Plumbing – Clearing out blocked weeping tile

drainageplumbingweeping-tile

My basement floods when it rains, because the weeping tile can't drain. I'm trying to figure out how to fix it without tearing up my finished basement.

The 1968 home has recently installed (2000?) weeping tile running around three sides of the house to form a large C. This is all the 4" corrugated plastic stuff. The installers connected it to the original drain, the old-school red tile pipe, which meets the new weeping tile at about the mid-point of the C. They didn't use a Y-connection, the drain just butts right into the weeping tile at 90 degrees.

The weeping tile was formerly connected to the downspouts, but the city made them remove that some time ago. That leaves nice access points outside. I've had a camera down them and we can see the connection point, but can't get inside it with either the camera or auger – they both just go right past it. But we could see the rest of the tile is clear of any obstructions, the problem is in that drain.

The drain pipe leads under my basement floor to a combination P-trap/floor drain. This is running freely and I can dump a big bucket of water down it and it clears immediately. The rest of the house's plumbing connects downstream of this point, and it's all working fine too. The "good news" is that when the basement does flood, it runs right back out the drain.

So there's a blockage somewhere in the 15 feet of drain pipe between the P-trap and the weeping tile outside the house.

The drain pipe connects to the P-trap from the side, about 6 inches below the level of the floor. I have a 15 foot sink snake, the one with the thin lead that's maybe 1/4 inch, that I was able to feed into it, and I can get it about 8 feet in before it hits something. But it's not clear if it's hitting a blockage, or just the joint between pipes. Turning it does nothing useful.

Now I'm stymied, no one rents inspection cameras around here and a full-scale power-router with the 1/2 inch lead is too inflexible to get into the hole. I don't think a full-scale inspection camera will make it either. I might be able to get one of those drill-attached ones into it, but I'm not sure that's more useful than my snake.

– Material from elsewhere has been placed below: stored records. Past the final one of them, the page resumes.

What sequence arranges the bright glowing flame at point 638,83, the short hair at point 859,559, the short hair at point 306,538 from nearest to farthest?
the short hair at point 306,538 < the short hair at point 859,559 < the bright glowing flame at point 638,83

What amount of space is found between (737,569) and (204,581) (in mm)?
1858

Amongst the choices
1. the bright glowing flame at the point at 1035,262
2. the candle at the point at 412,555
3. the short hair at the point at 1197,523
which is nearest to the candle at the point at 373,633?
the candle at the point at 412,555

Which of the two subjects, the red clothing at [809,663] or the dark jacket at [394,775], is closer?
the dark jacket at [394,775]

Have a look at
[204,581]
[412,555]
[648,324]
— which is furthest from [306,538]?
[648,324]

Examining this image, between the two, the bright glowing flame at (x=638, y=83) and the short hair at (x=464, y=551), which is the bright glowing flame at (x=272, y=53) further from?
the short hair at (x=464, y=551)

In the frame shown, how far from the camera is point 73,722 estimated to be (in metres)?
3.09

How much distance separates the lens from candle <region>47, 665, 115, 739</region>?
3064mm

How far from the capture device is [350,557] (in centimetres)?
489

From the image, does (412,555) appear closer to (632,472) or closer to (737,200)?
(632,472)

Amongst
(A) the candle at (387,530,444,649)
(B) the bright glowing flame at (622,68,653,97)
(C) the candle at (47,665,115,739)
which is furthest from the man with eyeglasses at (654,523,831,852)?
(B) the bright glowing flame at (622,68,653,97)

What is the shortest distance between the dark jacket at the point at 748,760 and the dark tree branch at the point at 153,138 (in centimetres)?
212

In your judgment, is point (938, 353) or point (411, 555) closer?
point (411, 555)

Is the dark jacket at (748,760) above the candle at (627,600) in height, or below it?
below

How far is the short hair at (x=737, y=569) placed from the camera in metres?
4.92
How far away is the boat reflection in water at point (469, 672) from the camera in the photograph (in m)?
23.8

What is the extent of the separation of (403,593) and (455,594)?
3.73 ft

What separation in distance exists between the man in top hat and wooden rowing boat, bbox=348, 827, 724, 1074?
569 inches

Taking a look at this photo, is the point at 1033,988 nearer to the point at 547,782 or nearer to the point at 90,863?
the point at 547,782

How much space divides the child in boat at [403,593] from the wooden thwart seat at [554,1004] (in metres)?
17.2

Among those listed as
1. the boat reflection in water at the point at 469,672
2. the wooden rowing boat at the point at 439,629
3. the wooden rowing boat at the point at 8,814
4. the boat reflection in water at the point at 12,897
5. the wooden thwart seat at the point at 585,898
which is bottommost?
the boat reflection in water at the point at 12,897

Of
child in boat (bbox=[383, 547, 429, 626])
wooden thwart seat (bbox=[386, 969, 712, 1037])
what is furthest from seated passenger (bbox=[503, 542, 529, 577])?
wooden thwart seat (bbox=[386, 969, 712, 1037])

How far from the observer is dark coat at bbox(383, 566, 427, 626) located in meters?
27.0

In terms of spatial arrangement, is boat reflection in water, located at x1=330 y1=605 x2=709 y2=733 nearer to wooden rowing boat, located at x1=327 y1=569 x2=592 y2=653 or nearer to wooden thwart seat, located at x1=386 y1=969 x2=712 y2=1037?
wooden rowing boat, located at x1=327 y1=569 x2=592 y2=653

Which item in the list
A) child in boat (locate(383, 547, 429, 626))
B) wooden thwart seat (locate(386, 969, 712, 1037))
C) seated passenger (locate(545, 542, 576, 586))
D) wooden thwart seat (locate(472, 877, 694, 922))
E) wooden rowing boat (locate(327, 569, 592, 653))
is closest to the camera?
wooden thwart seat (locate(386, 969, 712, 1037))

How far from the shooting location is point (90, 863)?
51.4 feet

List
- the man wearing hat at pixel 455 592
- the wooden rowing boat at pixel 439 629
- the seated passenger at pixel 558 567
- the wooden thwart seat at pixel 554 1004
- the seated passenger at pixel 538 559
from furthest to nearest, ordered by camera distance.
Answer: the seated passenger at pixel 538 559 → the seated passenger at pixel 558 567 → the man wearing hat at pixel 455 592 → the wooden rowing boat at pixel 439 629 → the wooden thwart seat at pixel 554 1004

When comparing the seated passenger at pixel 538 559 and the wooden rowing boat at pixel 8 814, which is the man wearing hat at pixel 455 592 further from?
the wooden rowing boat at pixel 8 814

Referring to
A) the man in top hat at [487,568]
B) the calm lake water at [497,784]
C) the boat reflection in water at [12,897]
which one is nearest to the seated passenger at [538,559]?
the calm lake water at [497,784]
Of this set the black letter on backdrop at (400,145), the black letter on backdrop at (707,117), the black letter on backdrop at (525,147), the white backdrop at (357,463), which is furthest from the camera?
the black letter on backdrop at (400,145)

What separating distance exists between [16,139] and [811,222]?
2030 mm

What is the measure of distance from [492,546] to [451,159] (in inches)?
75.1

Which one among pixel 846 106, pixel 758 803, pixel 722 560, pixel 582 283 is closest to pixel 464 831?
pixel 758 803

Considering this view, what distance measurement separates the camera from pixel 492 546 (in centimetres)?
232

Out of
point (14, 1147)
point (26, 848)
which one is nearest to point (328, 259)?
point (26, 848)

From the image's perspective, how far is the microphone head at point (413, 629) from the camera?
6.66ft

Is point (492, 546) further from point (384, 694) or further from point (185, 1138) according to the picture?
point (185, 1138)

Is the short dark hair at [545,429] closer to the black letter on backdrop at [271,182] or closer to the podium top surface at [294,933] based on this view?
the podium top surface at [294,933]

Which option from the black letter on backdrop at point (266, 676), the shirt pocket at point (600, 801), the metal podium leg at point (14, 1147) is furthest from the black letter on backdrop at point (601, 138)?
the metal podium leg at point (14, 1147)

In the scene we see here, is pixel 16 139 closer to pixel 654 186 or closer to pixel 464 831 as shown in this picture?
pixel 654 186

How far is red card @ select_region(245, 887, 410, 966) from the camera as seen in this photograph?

Does anyone have any suggestions?

Best Answer

My suggestion is to dig it up from outside and work through the pipe from there over under the basement floor. If it is a simple blockage you should be able to get it from there. It is a collapsed red clay time then you can measure accurately so you will know more accurately where you may have to cut into the basement floor. If the blockage is tree root growth into the drain the outside access will be much better for getting in a power chopper/rooter device.

Lastly when you do go to cover the dig back up consider adding an inline access to that part of the pipe for the future or re-access the TEE joint with some gradual turn joints.